Tam 69 yıl önce 20 Ağustos 1937 tarihinde Gazi Mustafa Kemal Atatürk, "Kutsal Toprakların emperyalizm oyun sahası olmasına izin verilmeyecektir" diye haykırırken, bugün Türkiye'de emperyalizmin en büyük kozlarından olan hurafe altın çağını yaşıyor. Yani Gazi yıllar öncesinden Türk Milletini uyumamaya çağırırken, birileri ısrarla bu milleti uyutmaya gayret sarf ediyor..
Bir yanda Ortadoğu'nun, bir yanda yurdum ormanlarının, bir yanda hava sıcaklığının cayır cayır yaktığı Türkiye'de hurafe yangını da aldı başını gidiyor. Bir yanda orman yangınını Meryem Ana'nın mı, Sultani Baba'nın mı söndürdüğü tartışılırken, diğer yanda kimi yazarlar durumdan vazife çıkarıp, - ’Mucize’den yararlanmak gerek! - diyerek hurafeyi ticari yatırıma dönüştürmeyi önerebiliyor. (Aynı teklif karşı görüşte bir yazar tarafından başka bir din adına önerildiğinde irtica kıyameti kopartılıyor o da ayrı bir konu)
Ankara’da Milli Arşiv’de 030 10 266 793 25 numaralı dosyada bulunan belgede, Mustafa Kemal’in Kutsal Topraklar’la ilgili vasiyetini içeren Meclis konuşmasının tam metni yer alıyor. Bu önemli belgeyi geçtiğimiz günlerde Dünya Gündemi ve Tercüman gazetesi gündeme getirmiş, biz de sizlere aktarmıştık....
Ancak bugün bu vesile ile Gazi'nin o gün yaptığı konuşmayı önemine binaen bir kez daha tam metin olarak yayınlıyor, aydınlanma ve ayaklanma çağrısına bir kez daha dikkat çekiyoruz.
Gerisini size kalmış. İster uyumaya devam eder, hurafelerden beslenir, yangını kimin söndürdüğünü tartışırsınız, ister Kutsal toprakların yanmaması için yıllar öncesinden bu ayaklanma çağrısına kulak verirsiniz..
İşte Atatürk'ün tarihi konuşmasının tam metni:
“Arapların Avrupa siyasetine nüfuz edemeyip bu sözde istiklal kelimesine inandıkları ve bu uğurda Arap memleketlerini Avrupa emperyalizmine esir kıldıkları çok şayanı teessüftür. Arapların arasında mevcud olan karışıklığı ve hoşnutsuzluğu kimse bizim kadar bilemez. Biz vakıa birkaç sene Araplardan uzak kaldık. Fakat şimdi kendimize kafi derecede güvenip ve kudretimizi bildiğimiz için İslamiyet’in mukaddes yerlerinin Musevilerin ve Hıristiyanların nüfuzunun altına girmesine mani olacağız.”

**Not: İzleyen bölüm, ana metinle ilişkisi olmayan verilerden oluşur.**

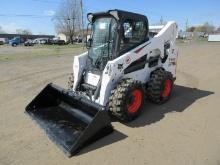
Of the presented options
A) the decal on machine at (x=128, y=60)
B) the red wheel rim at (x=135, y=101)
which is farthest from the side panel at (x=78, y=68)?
the red wheel rim at (x=135, y=101)

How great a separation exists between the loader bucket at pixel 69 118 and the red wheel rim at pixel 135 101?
2.72 ft

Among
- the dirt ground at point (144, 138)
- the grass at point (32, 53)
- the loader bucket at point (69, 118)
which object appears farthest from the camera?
the grass at point (32, 53)

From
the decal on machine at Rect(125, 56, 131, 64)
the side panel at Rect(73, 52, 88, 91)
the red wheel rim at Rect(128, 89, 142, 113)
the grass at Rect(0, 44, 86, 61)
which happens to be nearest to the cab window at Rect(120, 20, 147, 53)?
the decal on machine at Rect(125, 56, 131, 64)

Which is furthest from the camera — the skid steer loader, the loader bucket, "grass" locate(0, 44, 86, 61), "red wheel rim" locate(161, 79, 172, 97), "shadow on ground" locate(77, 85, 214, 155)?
"grass" locate(0, 44, 86, 61)

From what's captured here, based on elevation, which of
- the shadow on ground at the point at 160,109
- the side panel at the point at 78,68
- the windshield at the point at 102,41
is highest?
the windshield at the point at 102,41

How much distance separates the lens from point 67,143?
454 cm

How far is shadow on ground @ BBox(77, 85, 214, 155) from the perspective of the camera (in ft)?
15.8

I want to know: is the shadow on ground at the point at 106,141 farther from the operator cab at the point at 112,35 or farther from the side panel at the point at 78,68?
the side panel at the point at 78,68

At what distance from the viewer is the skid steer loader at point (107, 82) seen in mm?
5121

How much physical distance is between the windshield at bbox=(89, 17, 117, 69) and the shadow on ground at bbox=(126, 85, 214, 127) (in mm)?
1556

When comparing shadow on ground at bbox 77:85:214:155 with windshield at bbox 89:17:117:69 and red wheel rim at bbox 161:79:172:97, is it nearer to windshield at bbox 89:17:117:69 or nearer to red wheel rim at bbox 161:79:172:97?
red wheel rim at bbox 161:79:172:97

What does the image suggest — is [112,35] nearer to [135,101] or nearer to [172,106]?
[135,101]

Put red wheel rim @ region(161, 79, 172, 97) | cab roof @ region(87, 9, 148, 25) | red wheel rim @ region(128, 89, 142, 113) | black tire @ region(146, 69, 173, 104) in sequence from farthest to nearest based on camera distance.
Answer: red wheel rim @ region(161, 79, 172, 97) → black tire @ region(146, 69, 173, 104) → cab roof @ region(87, 9, 148, 25) → red wheel rim @ region(128, 89, 142, 113)

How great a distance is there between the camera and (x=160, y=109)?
6.50 metres
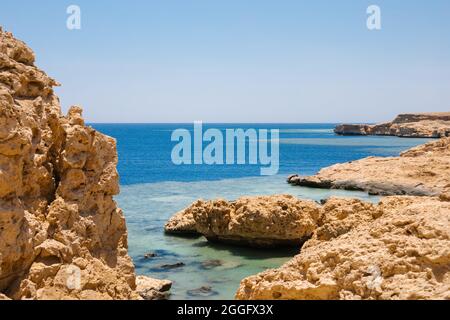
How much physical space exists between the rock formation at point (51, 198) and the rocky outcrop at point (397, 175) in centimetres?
3574

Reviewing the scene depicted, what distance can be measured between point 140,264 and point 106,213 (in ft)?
39.0

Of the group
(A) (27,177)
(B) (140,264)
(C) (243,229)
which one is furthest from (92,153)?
(C) (243,229)

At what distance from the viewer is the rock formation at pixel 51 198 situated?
8.59 m

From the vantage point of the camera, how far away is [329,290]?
8.15 meters

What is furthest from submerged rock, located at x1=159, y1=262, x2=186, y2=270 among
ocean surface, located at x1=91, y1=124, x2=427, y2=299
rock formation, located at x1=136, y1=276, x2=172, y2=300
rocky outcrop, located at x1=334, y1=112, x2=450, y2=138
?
rocky outcrop, located at x1=334, y1=112, x2=450, y2=138

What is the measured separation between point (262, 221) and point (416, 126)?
139 metres

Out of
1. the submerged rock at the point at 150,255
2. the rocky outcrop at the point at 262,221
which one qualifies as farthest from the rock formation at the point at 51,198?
the rocky outcrop at the point at 262,221

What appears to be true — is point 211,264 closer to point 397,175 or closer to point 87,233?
point 87,233

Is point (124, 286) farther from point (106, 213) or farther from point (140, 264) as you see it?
point (140, 264)

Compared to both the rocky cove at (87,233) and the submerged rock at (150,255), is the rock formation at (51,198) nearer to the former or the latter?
the rocky cove at (87,233)

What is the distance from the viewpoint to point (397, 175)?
49.5 metres

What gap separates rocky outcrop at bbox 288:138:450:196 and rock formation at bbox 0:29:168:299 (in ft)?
117

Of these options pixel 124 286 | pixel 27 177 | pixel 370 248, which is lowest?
pixel 124 286

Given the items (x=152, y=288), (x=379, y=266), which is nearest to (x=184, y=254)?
(x=152, y=288)
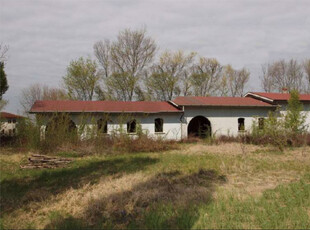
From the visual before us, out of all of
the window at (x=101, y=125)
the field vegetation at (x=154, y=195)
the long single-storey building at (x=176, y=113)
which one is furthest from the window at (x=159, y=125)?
the field vegetation at (x=154, y=195)

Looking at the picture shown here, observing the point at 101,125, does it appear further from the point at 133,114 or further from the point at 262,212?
the point at 262,212

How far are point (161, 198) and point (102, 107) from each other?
54.8 ft

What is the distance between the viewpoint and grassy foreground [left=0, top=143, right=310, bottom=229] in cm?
477

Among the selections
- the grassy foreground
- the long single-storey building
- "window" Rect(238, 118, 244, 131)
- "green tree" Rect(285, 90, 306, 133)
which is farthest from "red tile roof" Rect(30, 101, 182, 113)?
the grassy foreground

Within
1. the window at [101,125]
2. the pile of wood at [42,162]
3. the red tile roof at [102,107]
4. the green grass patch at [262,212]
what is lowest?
the green grass patch at [262,212]

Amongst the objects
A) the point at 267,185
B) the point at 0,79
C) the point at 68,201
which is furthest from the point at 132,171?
the point at 0,79

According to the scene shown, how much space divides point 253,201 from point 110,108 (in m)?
17.1

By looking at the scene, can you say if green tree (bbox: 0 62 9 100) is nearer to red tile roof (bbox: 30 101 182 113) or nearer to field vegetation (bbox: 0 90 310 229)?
red tile roof (bbox: 30 101 182 113)

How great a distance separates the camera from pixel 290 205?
548 cm

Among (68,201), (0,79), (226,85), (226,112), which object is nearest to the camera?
(68,201)

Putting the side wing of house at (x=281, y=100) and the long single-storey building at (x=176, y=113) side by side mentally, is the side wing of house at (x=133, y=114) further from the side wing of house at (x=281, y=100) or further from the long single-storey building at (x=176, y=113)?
the side wing of house at (x=281, y=100)

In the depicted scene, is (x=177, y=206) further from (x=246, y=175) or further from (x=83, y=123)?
(x=83, y=123)

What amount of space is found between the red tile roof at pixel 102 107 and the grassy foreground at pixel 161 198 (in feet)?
37.2

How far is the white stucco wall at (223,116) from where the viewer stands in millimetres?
22422
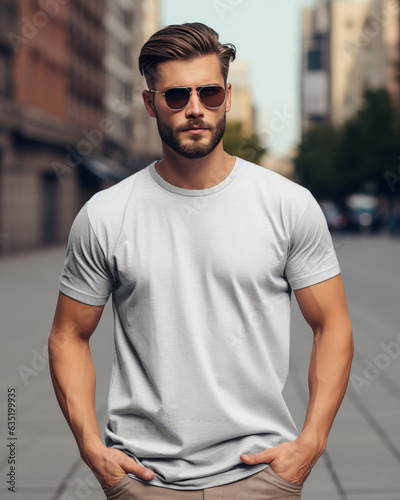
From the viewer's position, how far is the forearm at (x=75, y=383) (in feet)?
8.05

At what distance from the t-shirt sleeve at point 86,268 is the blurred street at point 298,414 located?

“Binaenaleyh şunu söylemek istiyoruz ki; buraların Avrupa emperyalizminin oyun sahası olmasına müsaade etmiyeceğiz. Biz şimdiye kadar dinsiz ve İslamiyet’e lakayt olmakla ittiham edildik. Fakat bu ittihamlara rağmen Peygamber’in son arzusunu yani, mukaddes toprakların daima İslam hakimiyetinde kalmasını temin için hemen bugün kanımızı dökmeye hazırız. Cedlerimizin, Selahaddin’in idaresi altında, uğrunda Hıristiyanlarla mücadele ettikleri topraklarda yabancı hakimiyet ve nüfuzunun tahtında (altında) bulunmasına müsaade etmiyeceğimizi beyan edecek kadar bugün, Allah’ın inayeti ile kuvvetliyiz. Avrupa bu mukaddes yerlere temellük etmek için yapacağı ilk adımda bütün İslam âleminin ayaklanıp icraata geçeceğine şüphemiz yoktur.”